Goal |
In the excerpt on price-benefit maps for midsize cars, reproduce the passage from "When we created" up to and including "capitalized on it.".

Document extract |
To extend the use of price-benefit maps, companies can throw more data into the mix. A map that includes unit sales and sales growth, for instance, can help companies identify areas with low competitive intensity. In the 1990s, when I worked with a major U.S. automobile manufacturer, we created positioning maps to spot fresh opportunities in the American midsize-car market (see the exhibit, “Finding Opportunity in the Crowded Midsize-Car Market”). A regression analysis showed that the most important driver of price in that segment was a measure that combined several automobile characteristics such as engine power, chassis size, passenger capacity, gasoline tank capacity, trunk capacity, and crashworthiness. We called this primary benefit, the “platform,” for lack of a better word.
When we created a price-benefit positioning map for 1993, we found some subsegments with few big sellers or products whose sales were growing markedly, an indication of low competitive intensity. In niches like the pricey low-end (where the low-end versions of luxury brands like Mercedes and Volvo reside), companies were withdrawing models from the market. This suggested that a manufacturer with the right price-platform mix and some desirable secondary benefits could find untapped customers by offering products in those spaces. Auto aficionados will remember that in the mid-1990s, many experts criticized BMW for trying to enter the pricey low-end subsegment of the U.S. market by repositioning the 3 Series. The map indicated that there was an opportunity—and history tells us that BMW capitalized on it.
Fast-forward to 1999, and you will see that there were few open segments left (that is, segments with fewer than a couple of big sellers or fast-growing models). Most companies had moved from intensely competitive positions in 1993 into less competitive positions. For example, there was an exodus from the basic and bargain midrange positions. The three big sellers in the 1993 basic subsegment—the Buick Century, the Honda Accord, and the Nissan Altima—all moved to new positions by 1999. The Honda Accord moved to a bargain low-end position, the Century shifted to a bargain midrange position, and the Altima created an ultralow position in the basic niche. At the same time, the 1999 map indicated some opportunities. The pricey midrange—the white space between the pricey low-end and pricey high-end segments—was still virgin territory, while the Saab’s 9-3 was exploring the white space below the premium end of the expected-price line.
When customers’ priorities shift radically, the benefits they desire also change. Careful price-benefit analysis can provide an early warning of such a shift. For example, the slope of the expected-price line in the midsize-car market declined throughout the 1990s, implying that customers were becoming less willing to pay for a larger platform. Instead, our regression analyses showed, customers were starting to pay more for safety. In 1993, customers weren’t willing to pay very much for new safety features, but by 1999 they were paying an extra $1,800 for each increment of improvement in air bags and crash test performance, and an additional $1,500 for antilock-braking systems. The rate of change in the expected-price line’s slope suggested that the basis of competition among midsize cars would shift by the 2000s. Sure enough, by 2001, safety features overtook the platform as the primary benefit that customers looked for in midsize cars. Due to the advance warning provided by this analysis, the car manufacturer I worked with was able to anticipate the shift, rather than play catch-up.

Records:
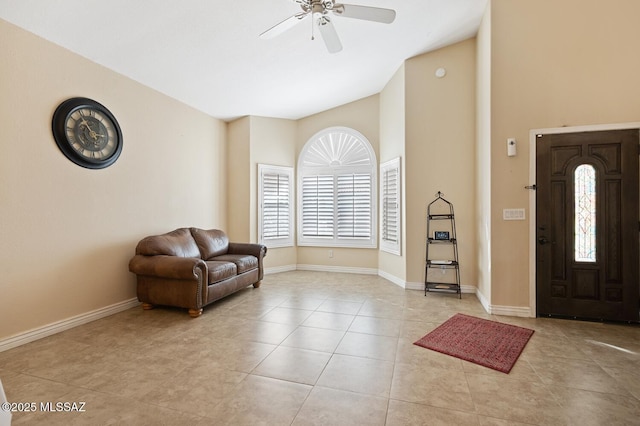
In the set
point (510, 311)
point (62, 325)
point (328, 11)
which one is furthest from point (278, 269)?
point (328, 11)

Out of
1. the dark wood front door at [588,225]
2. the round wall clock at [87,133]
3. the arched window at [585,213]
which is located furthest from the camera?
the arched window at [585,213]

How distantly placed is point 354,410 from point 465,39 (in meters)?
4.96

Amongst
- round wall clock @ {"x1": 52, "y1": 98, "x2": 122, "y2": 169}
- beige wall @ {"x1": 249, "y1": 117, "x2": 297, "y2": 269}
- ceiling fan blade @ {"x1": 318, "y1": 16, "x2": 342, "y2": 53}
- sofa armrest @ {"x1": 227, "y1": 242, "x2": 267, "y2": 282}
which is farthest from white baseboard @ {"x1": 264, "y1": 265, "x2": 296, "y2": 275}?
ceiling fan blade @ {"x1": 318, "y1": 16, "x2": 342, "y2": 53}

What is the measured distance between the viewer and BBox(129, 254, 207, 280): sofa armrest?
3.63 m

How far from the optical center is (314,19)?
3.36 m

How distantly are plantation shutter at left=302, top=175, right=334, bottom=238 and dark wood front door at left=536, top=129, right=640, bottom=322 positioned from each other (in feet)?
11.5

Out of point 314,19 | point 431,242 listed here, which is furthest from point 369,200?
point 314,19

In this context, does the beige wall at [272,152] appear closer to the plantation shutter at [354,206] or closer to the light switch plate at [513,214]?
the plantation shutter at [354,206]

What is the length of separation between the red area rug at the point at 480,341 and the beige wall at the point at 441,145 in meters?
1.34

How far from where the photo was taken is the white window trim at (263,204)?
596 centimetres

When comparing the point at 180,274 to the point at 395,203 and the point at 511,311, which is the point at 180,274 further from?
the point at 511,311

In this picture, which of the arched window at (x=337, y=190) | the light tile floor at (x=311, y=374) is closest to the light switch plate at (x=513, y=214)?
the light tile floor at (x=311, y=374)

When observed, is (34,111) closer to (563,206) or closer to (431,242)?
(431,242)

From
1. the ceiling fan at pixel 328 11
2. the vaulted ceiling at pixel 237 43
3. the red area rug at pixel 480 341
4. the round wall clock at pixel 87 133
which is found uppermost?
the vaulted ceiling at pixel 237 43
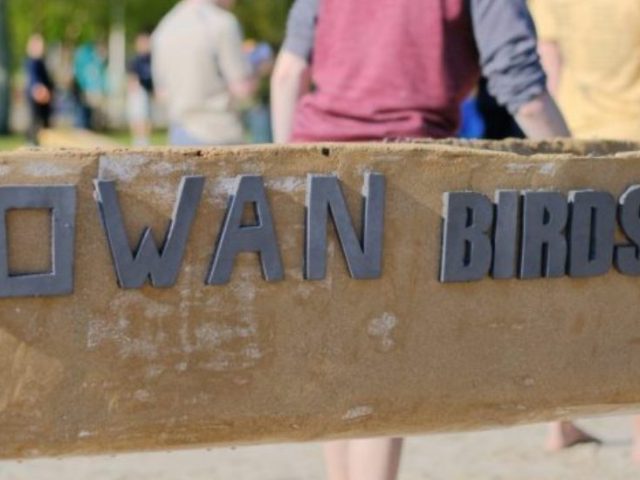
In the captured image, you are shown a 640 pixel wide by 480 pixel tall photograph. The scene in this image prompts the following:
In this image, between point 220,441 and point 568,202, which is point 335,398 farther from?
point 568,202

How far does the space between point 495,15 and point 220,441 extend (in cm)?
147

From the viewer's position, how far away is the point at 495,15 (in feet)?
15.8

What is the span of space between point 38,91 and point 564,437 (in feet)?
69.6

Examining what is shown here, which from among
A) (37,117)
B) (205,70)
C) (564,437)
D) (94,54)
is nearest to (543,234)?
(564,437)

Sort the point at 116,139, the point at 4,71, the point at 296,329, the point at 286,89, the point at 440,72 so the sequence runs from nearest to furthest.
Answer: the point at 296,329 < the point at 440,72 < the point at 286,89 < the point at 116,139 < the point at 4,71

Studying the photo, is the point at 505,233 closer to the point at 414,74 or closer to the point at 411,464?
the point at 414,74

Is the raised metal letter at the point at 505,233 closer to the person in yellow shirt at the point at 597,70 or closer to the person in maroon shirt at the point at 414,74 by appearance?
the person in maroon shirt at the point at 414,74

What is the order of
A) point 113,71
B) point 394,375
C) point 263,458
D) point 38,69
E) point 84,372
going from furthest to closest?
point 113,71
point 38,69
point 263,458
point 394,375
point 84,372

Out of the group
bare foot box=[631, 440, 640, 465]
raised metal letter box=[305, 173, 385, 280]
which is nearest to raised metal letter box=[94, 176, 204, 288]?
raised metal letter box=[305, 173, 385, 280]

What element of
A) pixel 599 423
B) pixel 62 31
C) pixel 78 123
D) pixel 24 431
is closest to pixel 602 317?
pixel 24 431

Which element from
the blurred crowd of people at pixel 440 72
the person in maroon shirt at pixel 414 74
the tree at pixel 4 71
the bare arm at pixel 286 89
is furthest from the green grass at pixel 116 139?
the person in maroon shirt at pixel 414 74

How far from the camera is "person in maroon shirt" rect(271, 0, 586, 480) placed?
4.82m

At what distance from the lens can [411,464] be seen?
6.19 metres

Correct output |
When we created a price-benefit positioning map for 1993, we found some subsegments with few big sellers or products whose sales were growing markedly, an indication of low competitive intensity. In niches like the pricey low-end (where the low-end versions of luxury brands like Mercedes and Volvo reside), companies were withdrawing models from the market. This suggested that a manufacturer with the right price-platform mix and some desirable secondary benefits could find untapped customers by offering products in those spaces. Auto aficionados will remember that in the mid-1990s, many experts criticized BMW for trying to enter the pricey low-end subsegment of the U.S. market by repositioning the 3 Series. The map indicated that there was an opportunity—and history tells us that BMW capitalized on it.